Anniversaries can be strange things. Even years later, the anniversary of an event and the memories around it can still resonate strongly.

A few days ago, I started thinking of Dennis Lane quite a bit. Wordbones as he named himself and many called him. Consciously, I wasn’t aware I had been thinking of the anniversary of his tragic death. Then I saw on Facebook one of those “memories” and “posts from the pasts” where I’d written about him and his untimely death, and I realized, yes, unconsciously, he’d on my mind. Very much on my mind.

Our friendship had ebbs and flows in it over the 20-plus years we were friends.
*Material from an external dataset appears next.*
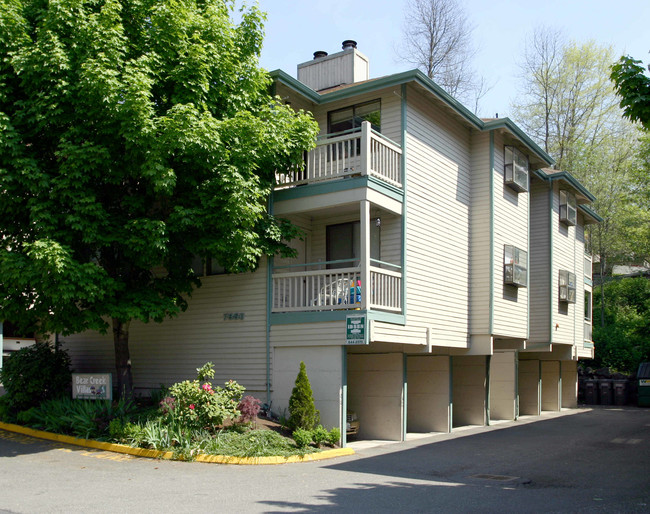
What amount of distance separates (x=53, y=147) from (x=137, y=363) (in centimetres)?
668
There were times when we saw each other a couple times a week, often sitting at the Clyde’s bar in downtown Columbia; times when we only saw each other every few months or so; and times when we engaged quite regularly (online!), often by commenting on each other’s blog posts.
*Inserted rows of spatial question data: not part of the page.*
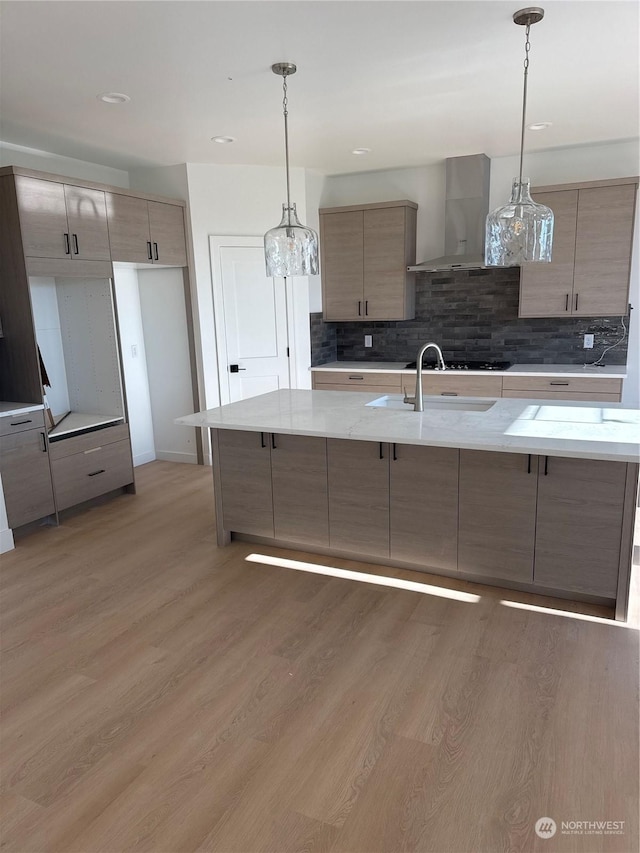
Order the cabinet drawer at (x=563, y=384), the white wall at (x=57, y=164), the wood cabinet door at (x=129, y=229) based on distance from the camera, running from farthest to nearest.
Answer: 1. the cabinet drawer at (x=563, y=384)
2. the wood cabinet door at (x=129, y=229)
3. the white wall at (x=57, y=164)

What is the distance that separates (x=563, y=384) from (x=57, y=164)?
14.8ft

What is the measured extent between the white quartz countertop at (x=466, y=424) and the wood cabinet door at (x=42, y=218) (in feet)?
5.39

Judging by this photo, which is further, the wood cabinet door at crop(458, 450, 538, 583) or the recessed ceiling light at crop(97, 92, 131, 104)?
the recessed ceiling light at crop(97, 92, 131, 104)

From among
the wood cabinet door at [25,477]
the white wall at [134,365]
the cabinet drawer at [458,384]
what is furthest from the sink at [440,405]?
the white wall at [134,365]

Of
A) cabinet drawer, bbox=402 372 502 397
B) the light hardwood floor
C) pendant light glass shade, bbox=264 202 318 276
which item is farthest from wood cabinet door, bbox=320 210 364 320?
the light hardwood floor

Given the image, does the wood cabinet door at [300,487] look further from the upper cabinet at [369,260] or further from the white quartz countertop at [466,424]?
the upper cabinet at [369,260]

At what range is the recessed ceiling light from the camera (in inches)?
129

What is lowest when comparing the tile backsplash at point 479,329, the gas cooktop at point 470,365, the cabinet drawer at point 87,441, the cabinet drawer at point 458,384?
the cabinet drawer at point 87,441

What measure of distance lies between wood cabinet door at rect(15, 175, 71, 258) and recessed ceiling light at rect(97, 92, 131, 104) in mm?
787

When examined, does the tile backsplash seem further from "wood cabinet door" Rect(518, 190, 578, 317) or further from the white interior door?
the white interior door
Dennis was a foundational person in my experience of feeling connected to the community of my hometown, Columbia, Maryland: first when I “arrived on the scene” as a young businesswoman and owner of Do The Write Thing. Perhaps it was my company name that called to him, for while he made his income in and around the field of property and tenancy, he was, in his core, a writer, a communicator, a story teller. (All who knew him knew that!)

He grounded me.

He always made me feel welcome even when my own shyness of discomfort had me wanting to melt into the background. And his courage to speak his mind influenced me and gave me strength again and again. Particularly when I would sit at my computer and keyboard, afraid to hit the “publish” button on a blog post, I would think of him and his courage to speak his mind, to own his perspective and to share his truth, even if it ruffled a few feathers.

While it is, I figure, a goal for most to have some sort of legacy that lives beyond them, I believe, for Dennis, the number of people he touched goes well beyond his comprehension. He had friends, fans, admirers and people who respected him — both those who knew him personally and those he never met but who knew him through his decade plus of writing for The Business Monthly, his brilliant (and funny) blog, his podcast and his larger-than-life personality.

Legends aren’t born every day. And, tragically, this one was taken from us early. Yet what can we really ask for in life if not to have had a positive impact on others. In this, Dennis had spades.